The U.S. Supreme Court will be entertaining oral arguments on Wednesday, December 1, in Dobbs v. Jackson Women’s Health Organization, at 10 a.m. ET in what is undoubtedly the most important abortion case since Roe v. Wade was decided in 1973. You can listen to it live here.

The constitutional challenge to Mississippi’s ban on abortion after 15 weeks gestation is partly about whether the 2018 law should be struck down because it is incompatible with the holdings of Roe and the 1992 case of Planned Parenthood v. Casey. Nobody’s really arguing that it is compatible, and that’s what will make the court session on December 1 so important and so interesting.

If you’ve never sat through or listened to an appellate court hearing before, it can be highly technical and loaded with legal buzzwords, so here are five things to listen for to help you understand what’s going on behind the questions in this case.

Count to five. Most people know that to win at the Supreme Court, you need to get five votes out of the nine justices, so court-watchers will be hanging on to every question from the justices for clues as to what they’re thinking. But we’re not starting from a blank slate here.

Justice Clarence Thomas has been on record since 1992 saying that the U.S. Constitution contains no “right to abortion.” Likewise, the three most liberal justices – Sonia Sotomayor, Elena Kagan and Stephen Breyer – have strongly supported abortion in every case they’ve helped decide.  That leaves five justices to key in on – Chief Justice John Roberts, and associate justices Samuel Alito, Neil Gorsuch, Brett Kavanaugh, and Amy Coney Barrett, who have all supported regulations in the past that impose limitations on abortion.

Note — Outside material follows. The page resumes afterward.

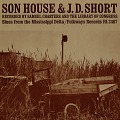 View Son House and J.D. Short [sound recording] : blues from the Mississippi Delta digital asset number 0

But none of the five have ever opined as to whether Roe and Casey were wrongly decided and ought to be overturned. Will any of their questions reveal what they’re thinking on this important issue?

Overturning precedent. Most of us understand that the justices rely on past decisions to decide new cases with similar issues. Those past cases are called precedents, and the legal doctrine that loosely governs judges on this issue is called stare decisis, which is Latin for “to stand by things decided.”

Those terms will probably be heard often during Wednesday’s hearing, because even justices on the nation’s highest court don’t always agree when it is necessary to adhere to precedents or reject them as incorrectly decided. For example, the “separate but equal” racial doctrine that the high court affirmed in 1896 in Plessy v. Ferguson took 58 years to overturn, but the court did so in 1954’s famous case of Brown v. Board of Education. And nobody these days argues that Plessy was anything other than wrongly decided.

In Dobbs, the issue before the justices is whether to overturn Roe and Casey in considering whether the state of Mississippi has the constitutional right to prohibit abortion after 15 weeks. You may hear many questions from both the liberal and conservative sides of the bench about precedent and stare decisis. Pay special attention to the questioning on this issue from the five unknown votes – Roberts, Alito, Gorsuch, Kavanaugh and Barrett – for clues as to how they might be thinking on this crucial aspect of the case.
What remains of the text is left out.